だが事前に更紗へと渡していた数をある程度把握しているので、体に負担がかかっている本数を打ち込んだのは分かった。
「……今打つ分には死なないだろうが、今までと同じように次々と摂取すれば死ぬ可能性が高いぞ」
「死にません。それに今から鬼舞辻がどんどん弱っていきますよね?人間に戻す薬、老化を促進させる薬、分裂を阻止する薬……細胞破壊の薬。

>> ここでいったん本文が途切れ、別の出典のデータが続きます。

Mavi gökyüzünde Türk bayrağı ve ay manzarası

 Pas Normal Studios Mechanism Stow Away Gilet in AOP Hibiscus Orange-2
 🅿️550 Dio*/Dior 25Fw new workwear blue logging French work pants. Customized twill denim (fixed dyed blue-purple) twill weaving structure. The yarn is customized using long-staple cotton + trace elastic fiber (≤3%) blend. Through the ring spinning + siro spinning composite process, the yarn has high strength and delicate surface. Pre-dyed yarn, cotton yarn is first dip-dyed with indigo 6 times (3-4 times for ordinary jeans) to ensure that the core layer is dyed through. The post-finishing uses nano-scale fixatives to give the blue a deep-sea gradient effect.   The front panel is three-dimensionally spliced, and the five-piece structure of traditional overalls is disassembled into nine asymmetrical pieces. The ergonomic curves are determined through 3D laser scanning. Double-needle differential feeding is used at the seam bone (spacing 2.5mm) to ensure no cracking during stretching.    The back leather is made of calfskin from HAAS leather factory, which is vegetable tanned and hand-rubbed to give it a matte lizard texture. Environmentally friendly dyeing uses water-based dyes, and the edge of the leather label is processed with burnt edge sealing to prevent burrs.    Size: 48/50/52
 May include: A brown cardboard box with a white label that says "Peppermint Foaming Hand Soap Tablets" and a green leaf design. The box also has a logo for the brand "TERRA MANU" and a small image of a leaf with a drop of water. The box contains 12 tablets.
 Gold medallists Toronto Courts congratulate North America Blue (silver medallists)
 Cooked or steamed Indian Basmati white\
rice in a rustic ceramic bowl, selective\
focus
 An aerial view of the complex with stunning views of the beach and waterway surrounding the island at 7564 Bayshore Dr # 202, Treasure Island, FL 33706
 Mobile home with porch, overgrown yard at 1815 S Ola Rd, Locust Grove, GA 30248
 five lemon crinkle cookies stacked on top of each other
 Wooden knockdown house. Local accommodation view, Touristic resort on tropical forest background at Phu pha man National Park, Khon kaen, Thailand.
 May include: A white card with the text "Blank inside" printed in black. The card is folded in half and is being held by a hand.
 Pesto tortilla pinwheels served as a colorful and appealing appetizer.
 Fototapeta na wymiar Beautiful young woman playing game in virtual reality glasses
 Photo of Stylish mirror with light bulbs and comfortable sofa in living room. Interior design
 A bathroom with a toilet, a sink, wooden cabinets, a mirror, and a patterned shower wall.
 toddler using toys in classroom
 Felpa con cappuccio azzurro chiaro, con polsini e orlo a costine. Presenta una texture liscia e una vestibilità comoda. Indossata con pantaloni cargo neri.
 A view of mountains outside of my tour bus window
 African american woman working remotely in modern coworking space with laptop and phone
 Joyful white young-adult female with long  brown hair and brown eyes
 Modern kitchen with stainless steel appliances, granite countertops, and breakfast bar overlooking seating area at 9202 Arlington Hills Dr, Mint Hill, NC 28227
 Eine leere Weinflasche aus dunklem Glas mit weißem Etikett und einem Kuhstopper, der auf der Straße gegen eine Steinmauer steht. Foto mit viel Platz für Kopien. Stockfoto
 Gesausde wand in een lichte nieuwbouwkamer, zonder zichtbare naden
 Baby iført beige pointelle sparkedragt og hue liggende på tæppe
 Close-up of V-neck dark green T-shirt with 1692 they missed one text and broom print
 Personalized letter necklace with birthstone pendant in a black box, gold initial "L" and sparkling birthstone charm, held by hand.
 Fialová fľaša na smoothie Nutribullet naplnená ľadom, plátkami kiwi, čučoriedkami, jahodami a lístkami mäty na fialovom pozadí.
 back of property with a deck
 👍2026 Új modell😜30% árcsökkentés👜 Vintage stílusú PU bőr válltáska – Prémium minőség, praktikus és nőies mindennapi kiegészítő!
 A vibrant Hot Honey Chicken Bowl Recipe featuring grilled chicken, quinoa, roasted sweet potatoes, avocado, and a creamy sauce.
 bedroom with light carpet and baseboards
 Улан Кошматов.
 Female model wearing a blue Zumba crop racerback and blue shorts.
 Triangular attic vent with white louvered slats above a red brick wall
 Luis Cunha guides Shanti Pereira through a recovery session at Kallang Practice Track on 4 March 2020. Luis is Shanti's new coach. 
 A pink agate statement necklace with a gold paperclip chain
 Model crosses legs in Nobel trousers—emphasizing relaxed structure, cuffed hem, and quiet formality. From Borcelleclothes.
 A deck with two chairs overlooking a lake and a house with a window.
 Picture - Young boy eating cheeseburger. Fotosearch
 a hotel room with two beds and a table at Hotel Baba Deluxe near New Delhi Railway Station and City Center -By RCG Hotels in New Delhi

珠世様があの場で鬼舞辻と対峙していたのはこれらの薬を鬼舞辻の体内に入れる為じゃないですか?弱っていくところに全員で総攻撃すれば必ず夜明けまで足止め出来るんです」
更紗は共同研究でどんな薬を作っているのか把握していたものの、どのように鬼舞辻に摂取させるかは何度聞いても誰も教えてくれなかった。
しかし珠世が鬼舞辻と対峙している姿、そして吸収されかけていた姿を見てようやく分かったのだ。
珠世が身を呈して鬼舞辻の体内へと毒薬を注ぐ役目をかってでていたのだと。